Direksiyon kırma zamanı
Bugüne kadar, hükümetin bu uyarılar karşısından verdiği en ciddi yanıt, “Yakında gerekli ekonomik adımları atacağız” oldu. Ancak, hükümetin kurulmasının üzerinden geçen yedi ayda bu ‘gerekli adımlar’ bir türlü atılamadı. Ama bu süreçte artık, üreticinin ihracatçını adım atmak bir yana ayakta kalacak gücü kalmadı. Aslında, hükümetin bu noktaki çıkmaz çok açık. İzlenilen ekonomik starteji günü kurtarmaya yetse de Türkiye’nin yapısal sorunlarını şöymeye yetmiyor. Bu otomobil yolda gidiyor diye, direksiyon kırmadan uçuruma giden yolda ilerlemeye devam etmeye benziyor. Oysa yapılması gereken, en genel ifadesiyle, “yüksek faiz, düşük kur” politikasından vazgeçmek.
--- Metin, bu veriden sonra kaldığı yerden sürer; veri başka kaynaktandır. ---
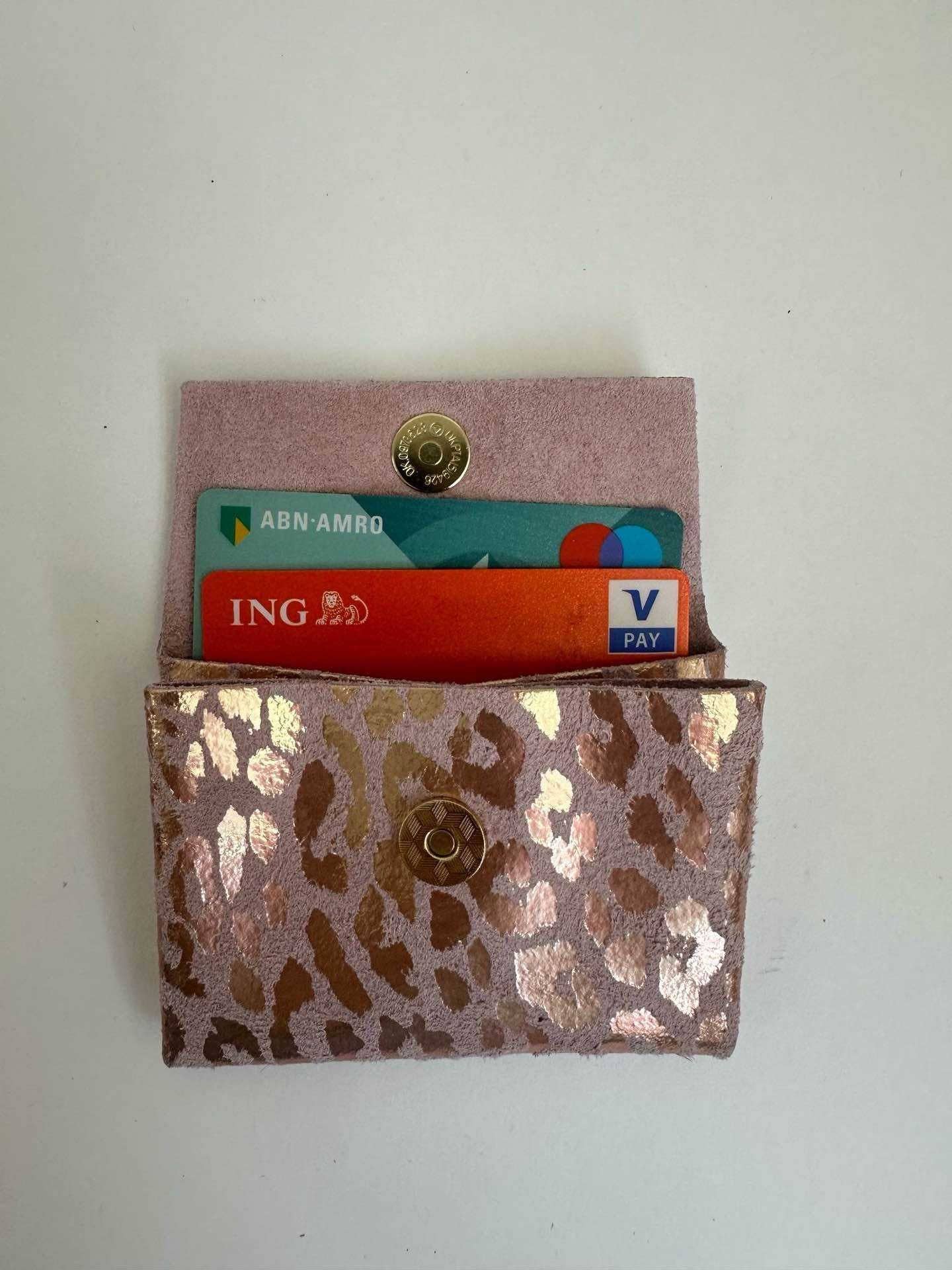 Kiki Wallet Collection – stijlvol & praktisch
Bir anlamda ekonomi politikalarında direksiyon kırmak. Elbette, bu politika değişikliğinin ilk dönemlerde bir takım sıkıntıları olacaktı, ancak en azından orta vadede ekonomi kalıcı bir şekilde düzlüğe çıkacaktır.
Sonuç: Bugün Türkiyemizin, toplumu kucaklayan, din ve devlet işlerini birbirine karıştırmayan, toplumsal refahı hedefleyen, halkı için siyaset yapan ve gerektiğinde direksiyonu kırabilen cesur, fedakar siyasi iradeye ihtiyacı vardır. Eğer mevcut siyasi irade direksiyonu kırmazsa, Türkiye uçuruma doğru hızlı yol almaya devam edecektir.